**Problem to work on:**
Change "camera" to "lens" throughout the material below, reproducing every other line unchanged but omitting the pictures.

**Questions about image scenes:**
** BEGIN **

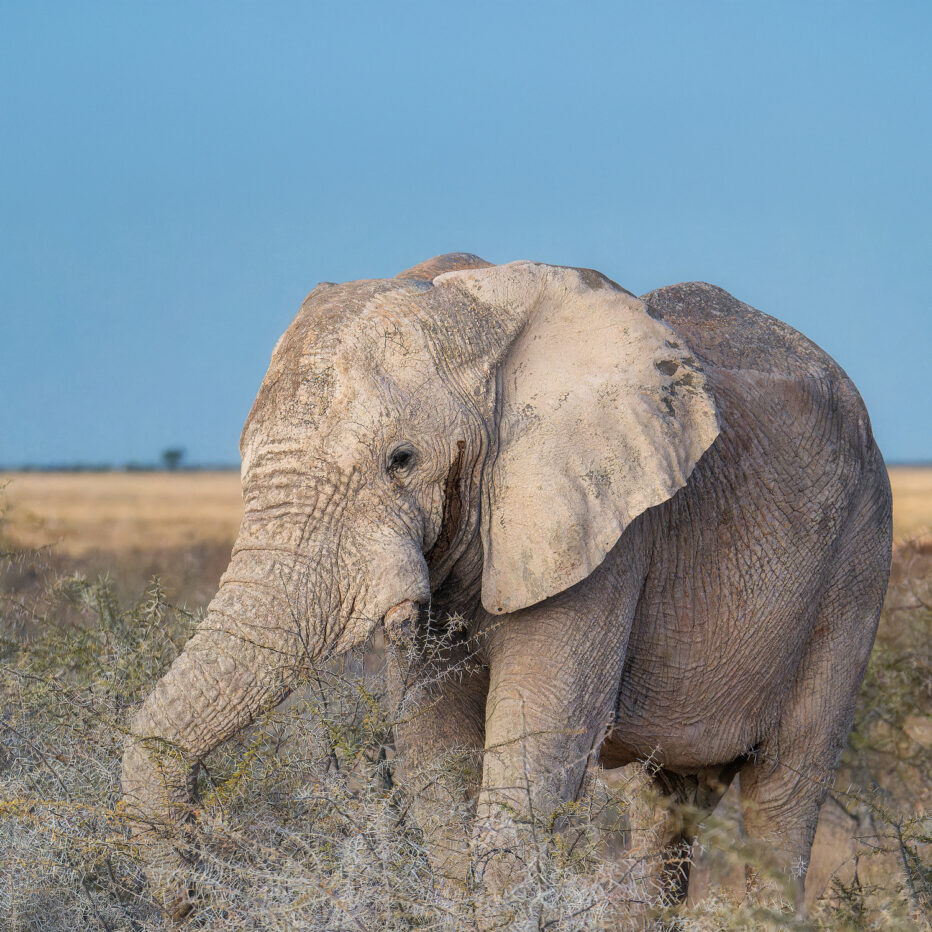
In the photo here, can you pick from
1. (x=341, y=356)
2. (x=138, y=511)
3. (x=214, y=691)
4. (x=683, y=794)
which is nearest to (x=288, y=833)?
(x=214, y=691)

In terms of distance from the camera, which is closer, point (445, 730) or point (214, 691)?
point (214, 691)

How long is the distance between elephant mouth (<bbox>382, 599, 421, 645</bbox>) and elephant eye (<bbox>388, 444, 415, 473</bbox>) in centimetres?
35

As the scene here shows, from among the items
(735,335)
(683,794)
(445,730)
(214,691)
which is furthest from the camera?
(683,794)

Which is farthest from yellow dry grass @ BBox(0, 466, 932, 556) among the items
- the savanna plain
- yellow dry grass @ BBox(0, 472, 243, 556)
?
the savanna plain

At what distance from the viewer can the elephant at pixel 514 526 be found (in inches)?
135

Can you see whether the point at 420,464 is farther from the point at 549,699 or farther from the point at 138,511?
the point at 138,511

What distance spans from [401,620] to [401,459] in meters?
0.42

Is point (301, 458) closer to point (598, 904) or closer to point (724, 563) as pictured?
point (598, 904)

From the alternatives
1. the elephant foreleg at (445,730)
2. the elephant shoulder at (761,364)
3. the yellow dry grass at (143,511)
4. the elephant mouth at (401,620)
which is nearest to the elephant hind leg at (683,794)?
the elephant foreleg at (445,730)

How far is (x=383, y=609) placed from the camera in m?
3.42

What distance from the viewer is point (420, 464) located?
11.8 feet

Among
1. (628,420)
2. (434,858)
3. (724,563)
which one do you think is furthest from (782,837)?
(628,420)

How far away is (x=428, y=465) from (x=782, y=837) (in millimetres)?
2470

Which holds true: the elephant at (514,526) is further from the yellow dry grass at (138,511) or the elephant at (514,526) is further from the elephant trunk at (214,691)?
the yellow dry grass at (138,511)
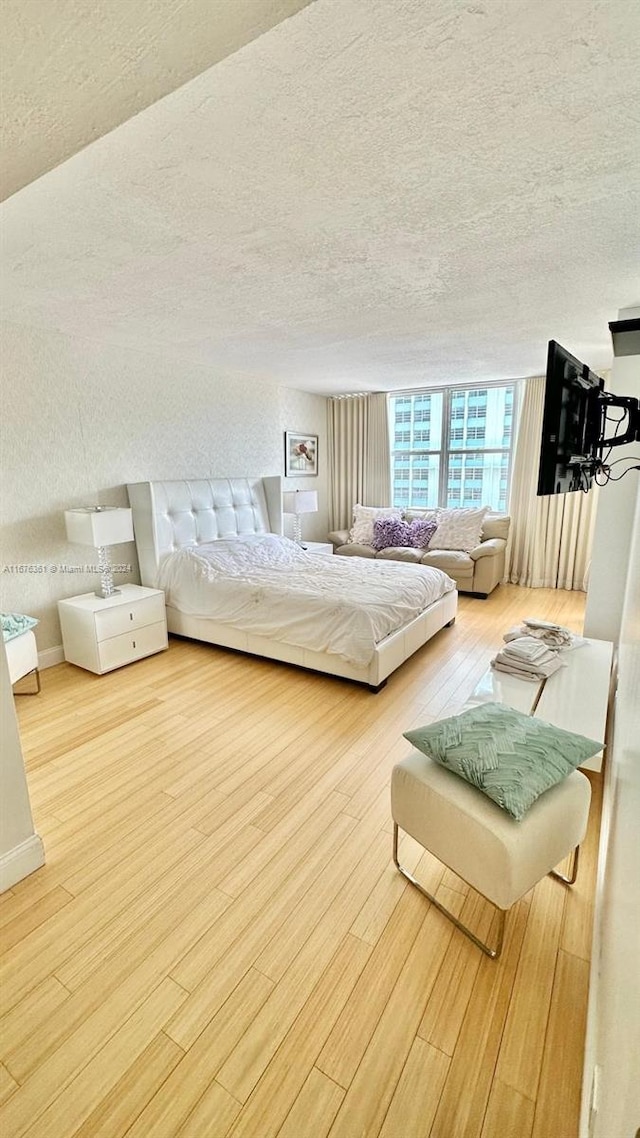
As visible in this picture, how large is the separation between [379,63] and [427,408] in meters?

** END **

**Task output:**
In the photo here, can you pick from
1. (x=341, y=356)
2. (x=138, y=511)
3. (x=214, y=691)
4. (x=683, y=794)
which is nearest to (x=288, y=833)?
(x=214, y=691)

In terms of distance from the lens, which is closer, point (445, 730) or point (214, 691)?
point (214, 691)

How long is the distance between elephant mouth (<bbox>382, 599, 421, 645</bbox>) and elephant eye (<bbox>388, 444, 415, 473</bbox>) in centimetres?
35

As the scene here shows, from among the items
(735,335)
(683,794)
(445,730)
(214,691)
which is furthest from the lens?
(683,794)

Which is farthest from yellow dry grass @ BBox(0, 466, 932, 556) among the items
- the savanna plain
- yellow dry grass @ BBox(0, 472, 243, 556)
?
the savanna plain

At what distance from the viewer can the elephant at pixel 514 526 be found (in inches)?
135

Can you see whether the point at 420,464 is farther from the point at 549,699 or farther from the point at 138,511?
the point at 138,511

What distance spans from [401,620] to [401,459] in meters?
0.42

Is point (301, 458) closer to point (598, 904) or closer to point (724, 563) as pictured?
point (598, 904)

From the alternatives
1. the elephant foreleg at (445,730)
2. the elephant shoulder at (761,364)
3. the yellow dry grass at (143,511)
4. the elephant mouth at (401,620)
which is nearest to the elephant hind leg at (683,794)?
the elephant foreleg at (445,730)

How far is (x=383, y=609) placed from the lens in m?
3.42

What distance from the viewer is point (420, 464) located?
11.8 feet

Among
1. (628,420)
2. (434,858)
3. (724,563)
which one do you think is furthest from (782,837)?
(628,420)

How far away is (x=428, y=465) from (x=782, y=837) (in millimetres)?
2470

Which holds true: the elephant at (514,526) is further from the yellow dry grass at (138,511) or the elephant at (514,526) is further from the elephant trunk at (214,691)?
the yellow dry grass at (138,511)
As visible in this picture, how large is the separation between [379,63] and [427,408] in meters?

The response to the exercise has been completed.